Porém, o sucessor na pasta das Finanças, Dr. Guilherme de Oliveira Martins, e especialmente o seu Secretário de Estado dos Assuntos Fiscais, Dr. Rogério Fernandes Ferreira, inviabilizaram a constituição de tal grupo de trabalho. Apesar de terem sido oportunamente indicados os representantes da CTP, o grupo de trabalho nunca chegaria a reunir.

Foi neste quadro que surgiram, há um ano atrás, aquando da discussão do Orçamento de 2002, três iniciativas em sede parlamentar. Uma, diferida no tempo, visando conferir ao Governo algum tempo para a resolução do problema, as restantes, com carácter imediato, visando uma concreta solução redactorial do artº 21º do Código do IVA.

Quanto à primeira, o PCP, através do deputado Lino de Carvalho, apresentou a proposta nº 48-C, consubstanciada numa autorização legislativa de molde a lograrse solução da dedutibilidade do IVA das despesas profissionais.

Por seu turno, o deputado Patinha Antão (PSD) elabora a proposta nº 1198-C, na qual a dedutibilidade das despesas de transportes e viagens ficaria condicionada à contratualização com agências de viagens e à aceitação do seu custo em sede de IRC, apresentando-a com brilhantismo no debate na especialidade, pondo o acento tónico na necessidade de competitividade do nosso sector turístico com o espanhol no contexto de um mercado interno alargado.

Embora mais frugal na argumentação apresentada no Plenário, seria da autoria da deputada Celeste Cardona (CDS-PP) a proposta nº 1120-C, contendo um texto mais abrangente que o anterior, no qual se aponta a utilização do sistema fiscal enquanto instrumento fundamental de competitividade, em especial das empresas turísticas portuguesas relativamente às suas congéneres espanholas. Na aludida proposta figura um regime de dedutibilidade integral, isto é, a 100%, idêntico ao que vigora na vizinha Espanha.

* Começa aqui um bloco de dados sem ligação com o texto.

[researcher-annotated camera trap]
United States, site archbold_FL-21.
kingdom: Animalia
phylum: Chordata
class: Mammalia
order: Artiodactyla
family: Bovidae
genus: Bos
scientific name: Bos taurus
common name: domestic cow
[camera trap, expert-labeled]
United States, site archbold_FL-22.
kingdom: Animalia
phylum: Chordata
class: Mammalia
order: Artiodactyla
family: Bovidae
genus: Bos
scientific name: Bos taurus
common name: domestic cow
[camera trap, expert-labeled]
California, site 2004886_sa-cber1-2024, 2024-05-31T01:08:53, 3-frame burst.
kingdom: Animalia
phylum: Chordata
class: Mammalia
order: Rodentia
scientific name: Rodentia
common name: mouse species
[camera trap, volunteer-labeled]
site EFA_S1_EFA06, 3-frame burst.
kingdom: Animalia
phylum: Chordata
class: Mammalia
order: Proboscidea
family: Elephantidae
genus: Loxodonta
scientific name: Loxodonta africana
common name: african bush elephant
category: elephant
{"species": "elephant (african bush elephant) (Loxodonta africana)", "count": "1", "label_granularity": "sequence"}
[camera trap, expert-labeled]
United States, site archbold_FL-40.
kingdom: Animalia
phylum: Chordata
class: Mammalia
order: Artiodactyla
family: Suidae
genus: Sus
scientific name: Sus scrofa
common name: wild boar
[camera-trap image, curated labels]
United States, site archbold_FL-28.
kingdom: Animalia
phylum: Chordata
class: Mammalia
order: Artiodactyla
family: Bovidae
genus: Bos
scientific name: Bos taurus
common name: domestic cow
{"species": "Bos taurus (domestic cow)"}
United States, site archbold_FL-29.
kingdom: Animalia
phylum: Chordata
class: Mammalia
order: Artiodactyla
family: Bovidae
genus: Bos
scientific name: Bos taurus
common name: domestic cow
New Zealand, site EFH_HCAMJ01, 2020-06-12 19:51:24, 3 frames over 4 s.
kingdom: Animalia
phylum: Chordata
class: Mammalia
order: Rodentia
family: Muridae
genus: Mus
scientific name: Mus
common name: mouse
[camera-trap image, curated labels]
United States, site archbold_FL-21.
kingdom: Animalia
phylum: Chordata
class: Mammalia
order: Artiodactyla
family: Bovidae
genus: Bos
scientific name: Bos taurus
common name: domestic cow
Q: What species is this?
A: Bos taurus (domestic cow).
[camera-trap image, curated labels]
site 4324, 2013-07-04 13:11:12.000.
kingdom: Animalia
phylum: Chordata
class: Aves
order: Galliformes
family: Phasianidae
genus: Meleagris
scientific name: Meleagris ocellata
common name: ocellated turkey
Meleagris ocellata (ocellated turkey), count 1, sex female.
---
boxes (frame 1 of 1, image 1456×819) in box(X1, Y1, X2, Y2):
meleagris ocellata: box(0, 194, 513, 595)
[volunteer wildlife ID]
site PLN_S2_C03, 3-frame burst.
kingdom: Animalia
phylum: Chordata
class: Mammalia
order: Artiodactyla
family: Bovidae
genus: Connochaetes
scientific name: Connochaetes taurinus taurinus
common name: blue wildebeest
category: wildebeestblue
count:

Todas as propostas viriam a ser rejeitadas, com o curioso argumento de estar em preparação uma directiva e, por essa razão, o legislador nacional não dever disciplinar a matéria, aguardando-se o resultado do labor comunitário. Existindo diferentes soluções de dedutibilidade das despesas profissionais ao nível europeu, intui-se facilmente que se imporia a solução inversa, por forma a acautelar os interesses nacionais. Basta ponderar a hipótese de o futuro texto comunitário vir a ressalvar a possibilidade de os Estados membros que aplicarem tal solução ao tempo da sua entrada em vigor o poderem continuar a fazer por um período mais ou menos longo. Espanha durante esse período manteria o regime de dedutibilidade enquanto Portugal não disporia de tal faculdade.

Não é crível que na actual situação das Finanças Públicas se possa introduzir a dedutibilidade integral do IVA suportado nas aludidas despesas profissionais, tal como é praticada em Espanha. Mas também não é compreensível, por elementares razões de confiança política, que se enverede por uma postura de esquecimento das posições que as duas forças políticas que sustentam o actual Governo assumiram num passado recente. O direito comunitário poderá neste campo fornecer uma solução de razoabilidade e equilíbrio dos diferentes interesses em presença, ou seja, a competitividade do nosso turismo e a manutenção das receitas fiscais em sede de IVA. A dedutibilidade de tais despesas profissionais na proporção de 50%, tal como figura na proposta de directiva apresentada pela Comissão em 17 de Junho de 1998 (JOCE nº C219, de 15.7.1998), seria perfeitamente aceitável e ajustada na actual conjuntura.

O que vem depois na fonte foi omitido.